Scientists believe that the ice giant’s feebleness of belts is attached to its magnetic field, reported in The International News
Scientists may have now cracked a continuing puzzle encompassing the ice giant Uranus and its inadequate radiation straps.
“The belts’ feebleness is conceivably associated with the planet’s anxiously inclined and off-kilter magnetic field. However, the magnetic field could be yielding “traffic jams” for particles battering around the world,” reported Space News.
Distant before Voyager 2 exited the solar system in 2018, the puzzle dates around to the probe’s visiting to Uranus in January 1986.
An interesting fact is that the spacecraft located Uranus’s magnetic field to be unarranged and inclined approximately 60° away from its reel axis. Further, Voyager 2 discovered that the ray belts of Uranus, comprising particles entangled by this magnetic field, are almost 100 times more fragile than indicated.
The latest analysis, established on simulations using Voyager 2, proposes that these two eccentric elements of the ice colossus are associated.

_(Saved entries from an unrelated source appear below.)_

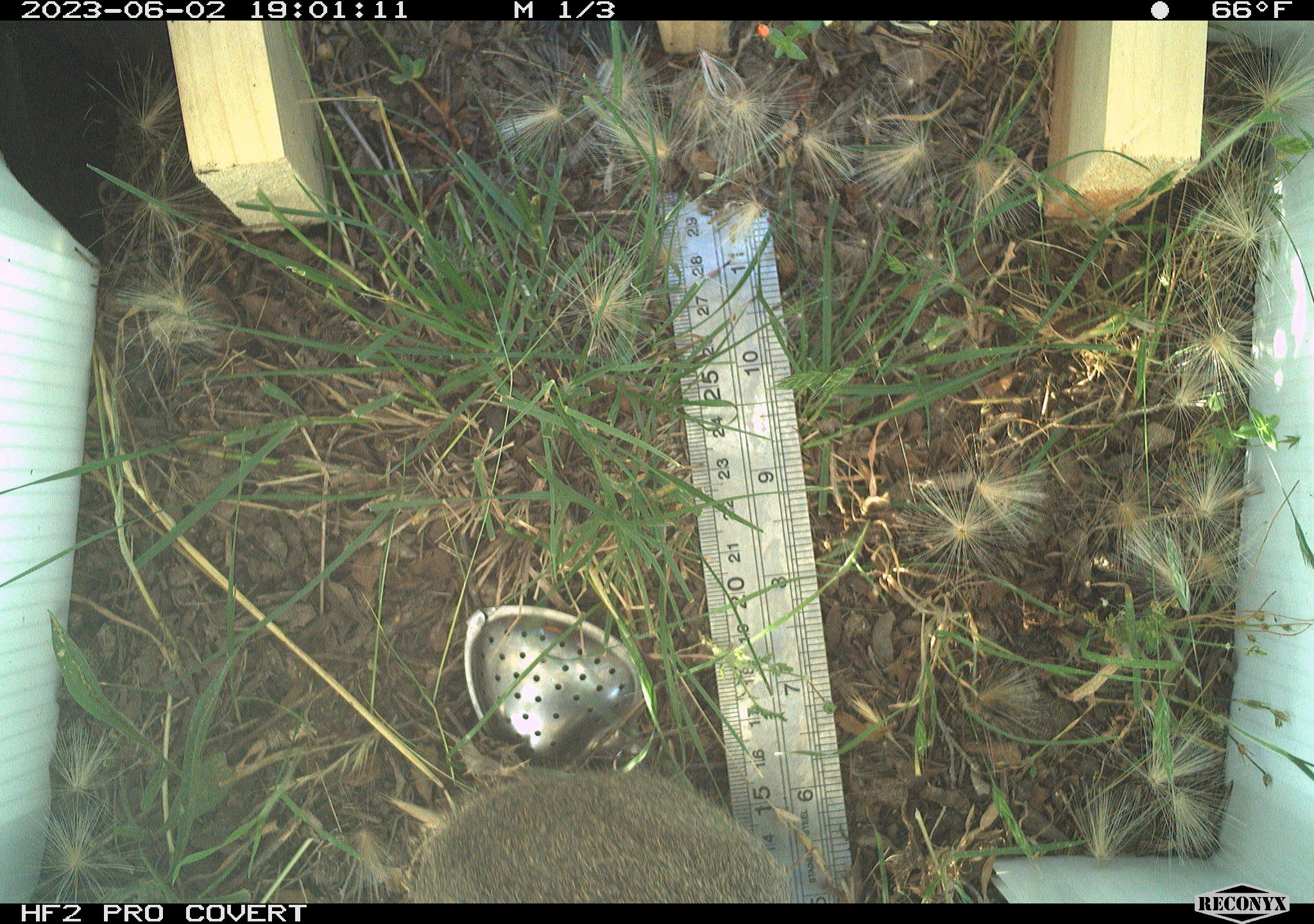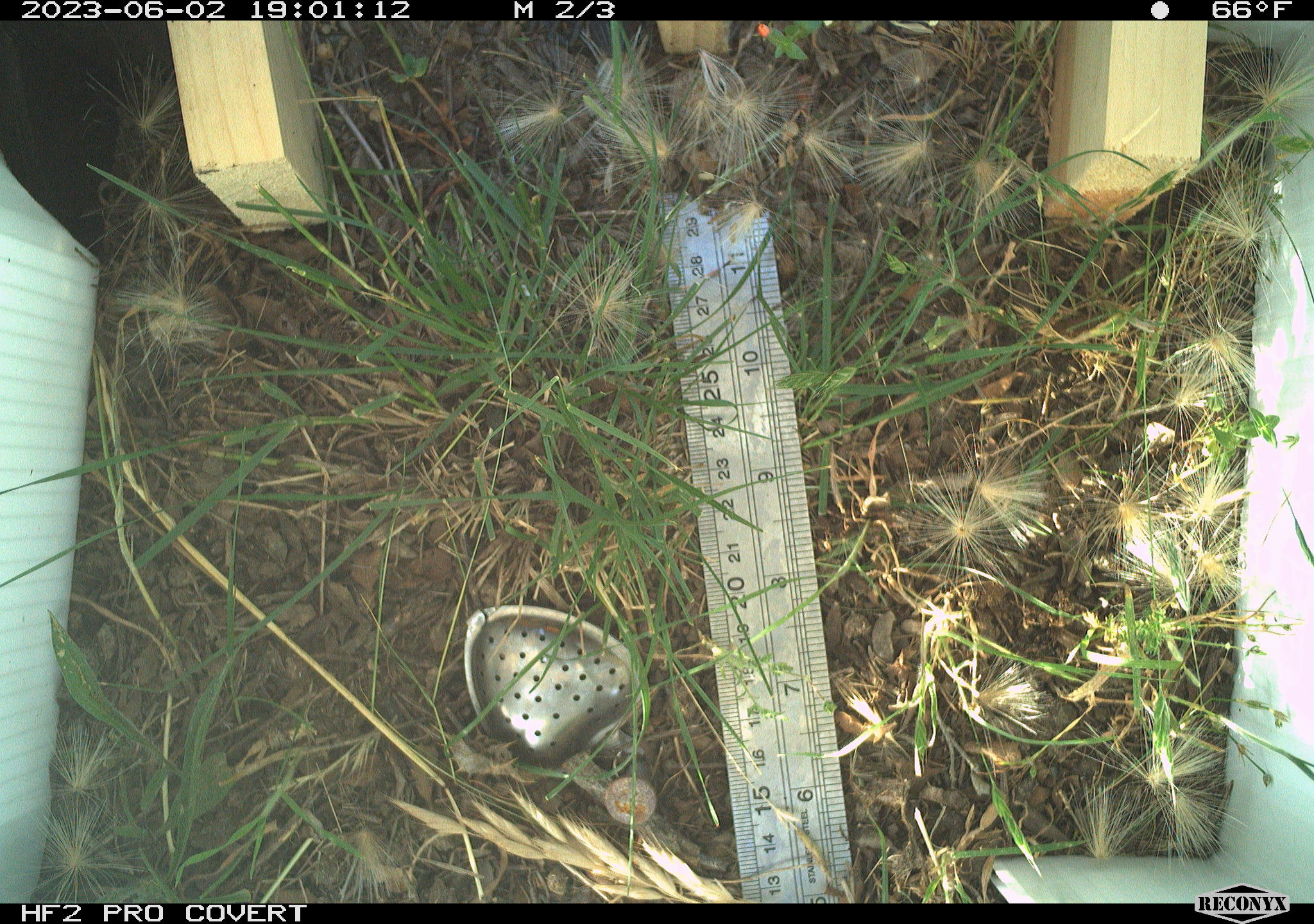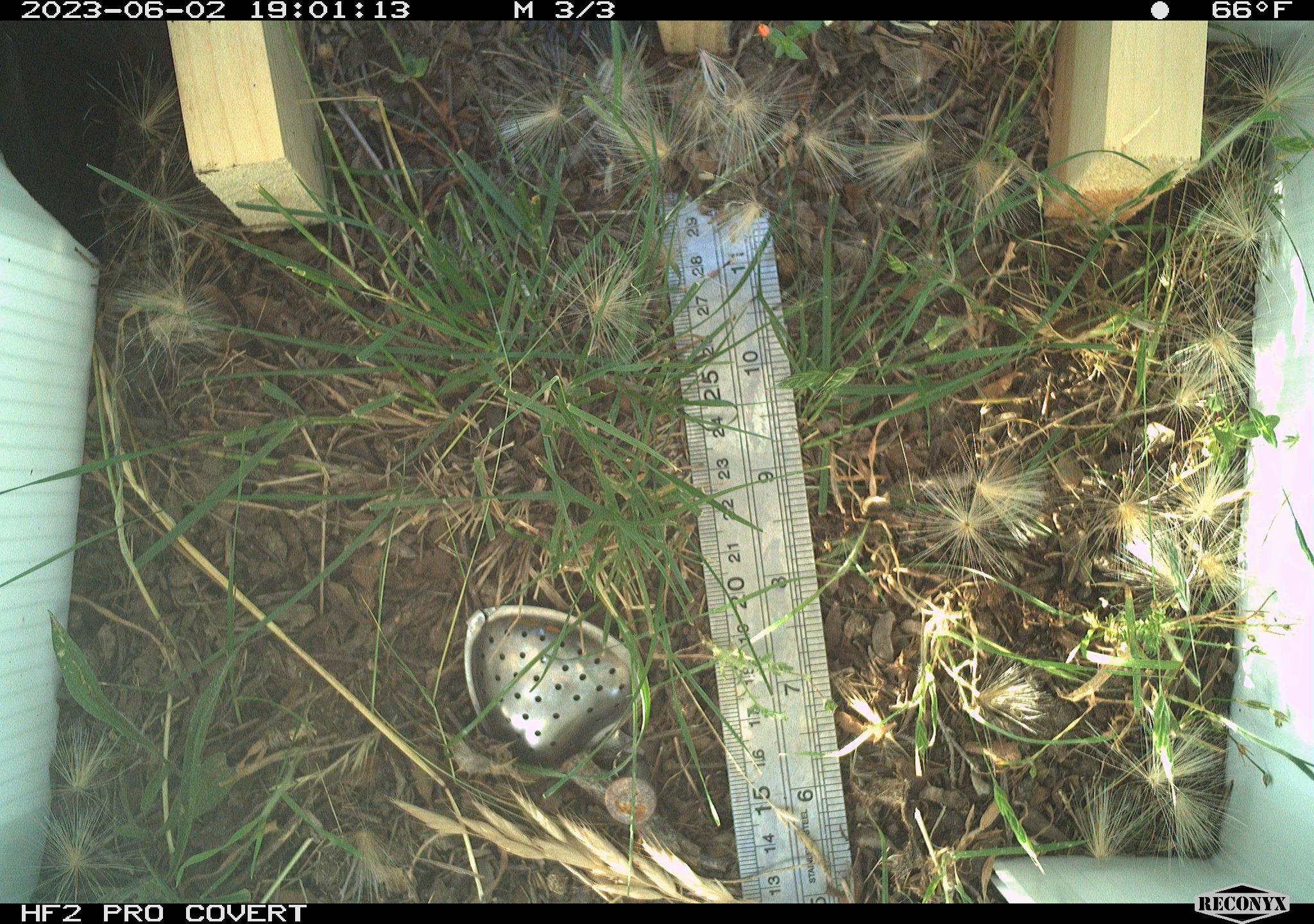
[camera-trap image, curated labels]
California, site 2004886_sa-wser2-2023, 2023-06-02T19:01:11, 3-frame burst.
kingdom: Animalia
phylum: Chordata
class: Mammalia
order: Lagomorpha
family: Leporidae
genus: Sylvilagus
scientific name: Sylvilagus bachmani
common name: brush rabbit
Brush rabbit (Sylvilagus bachmani).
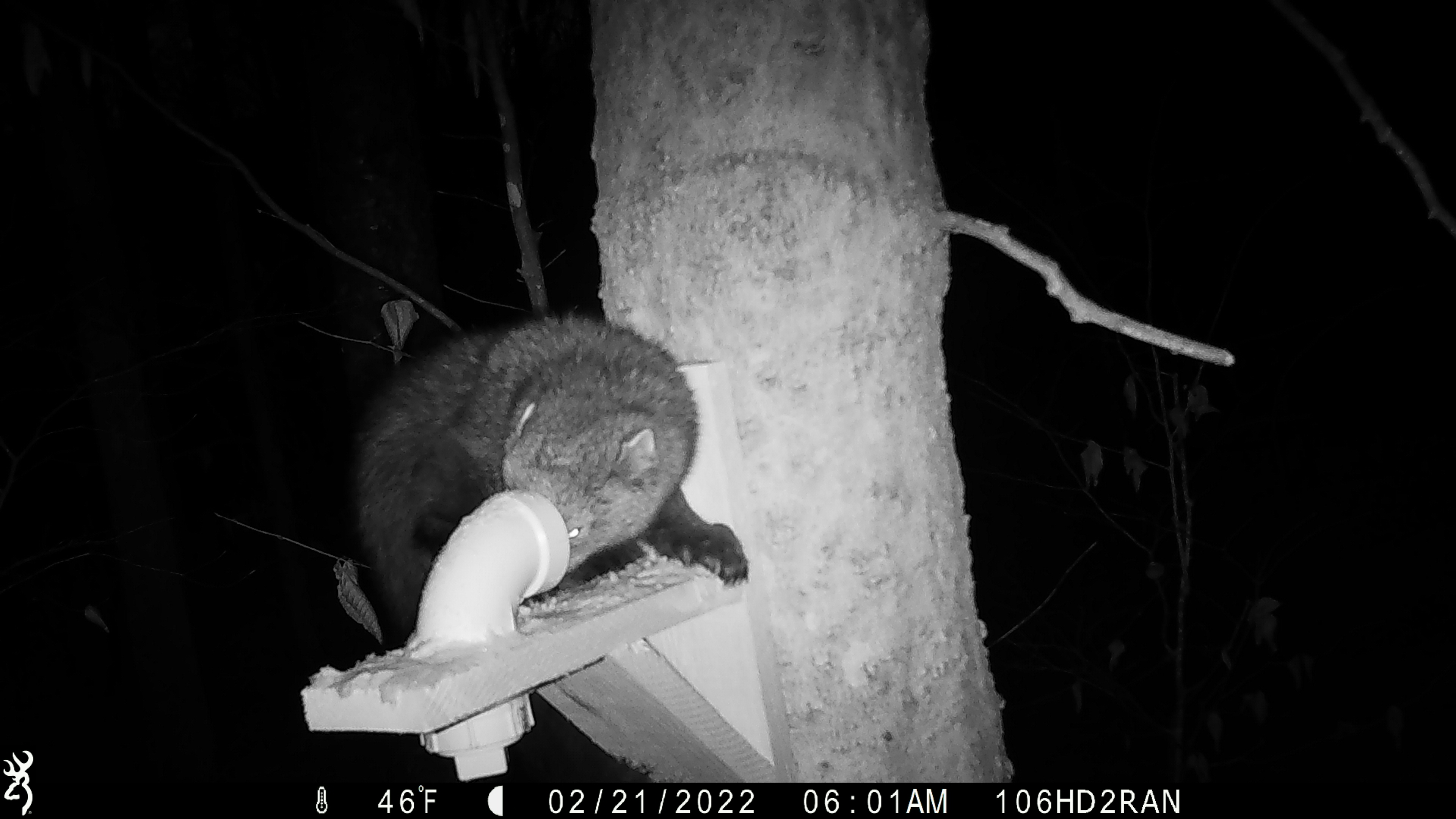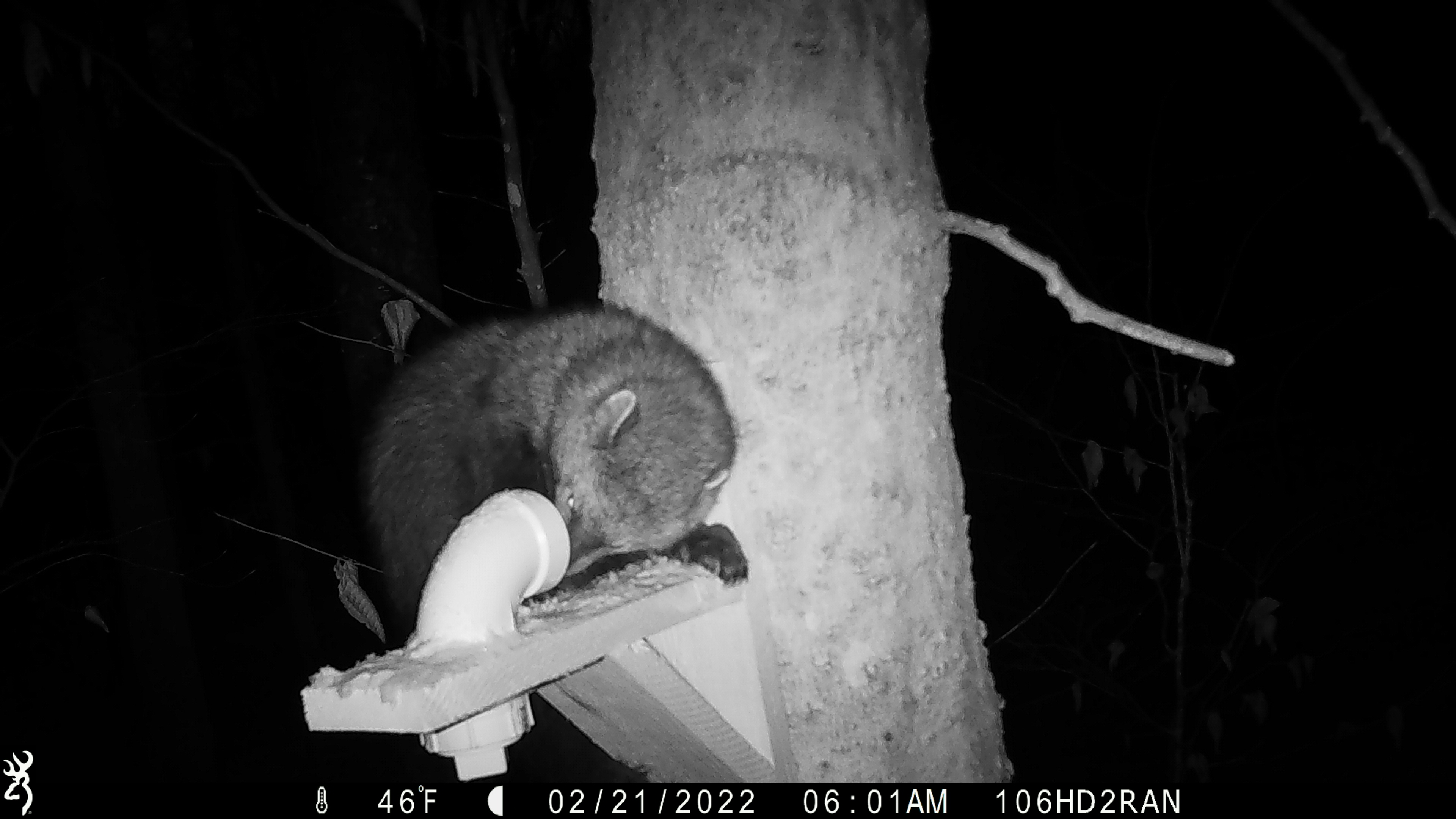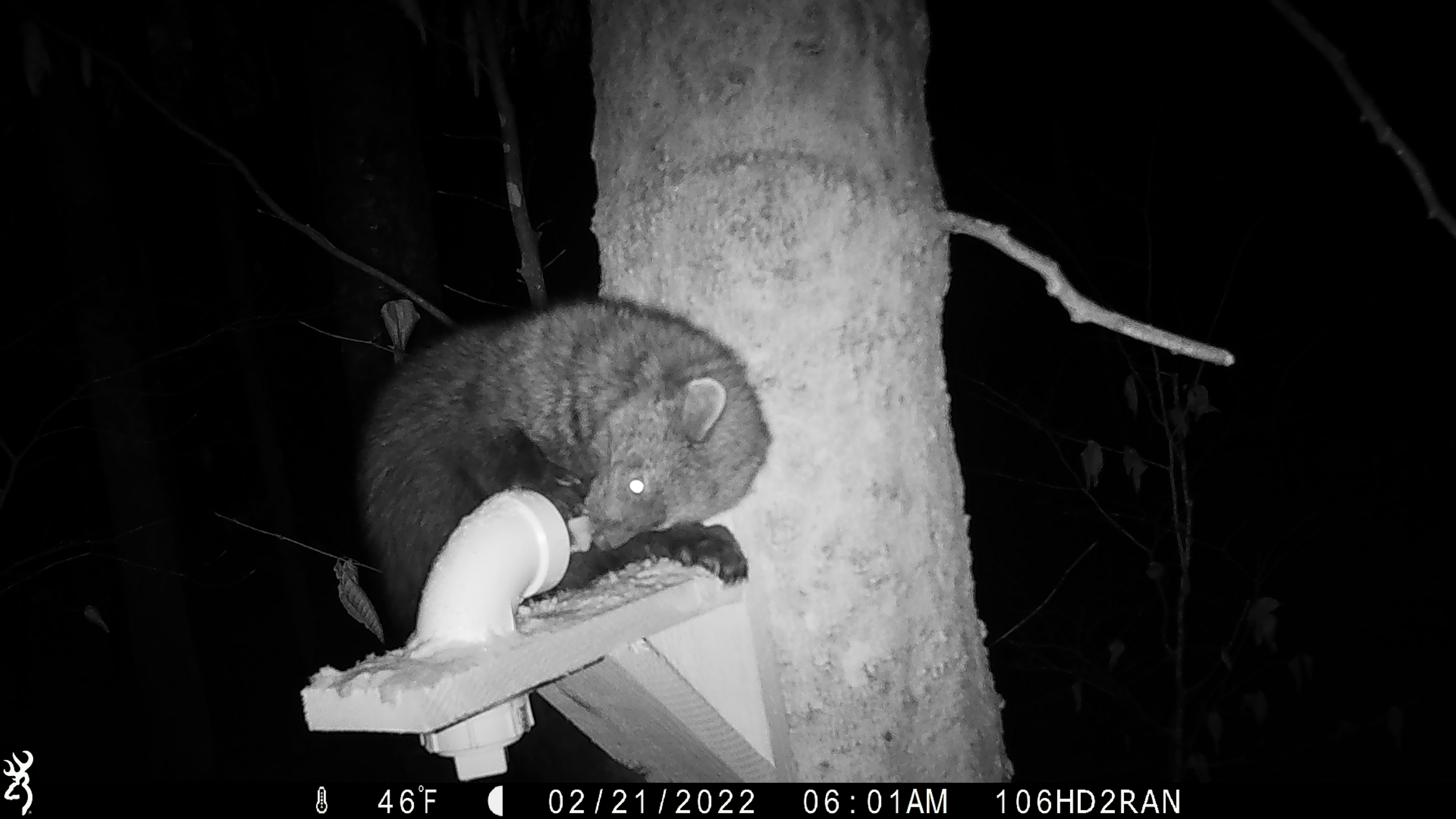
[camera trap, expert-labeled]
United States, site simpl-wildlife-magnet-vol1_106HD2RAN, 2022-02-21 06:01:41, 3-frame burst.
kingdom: Animalia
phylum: Chordata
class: Mammalia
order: Carnivora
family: Mustelidae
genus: Pekania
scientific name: Pekania pennanti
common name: fisher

“It has a magnetic field like no other in the solar system. Most planets have strong intrinsic magnetic fields, like Earth, Jupiter and Saturn. They have a very ‘traditional’ magnetic field shape, which is known as a dipole,” lead author Matthew Acevski apprised Space News.
He counted further: “This is the same magnetic field shape as you would expect from your everyday bar magnet. At Uranus, this is not the case; Uranus’ field is highly asymmetric — and it becomes increasingly so closer to the planets’ surface.”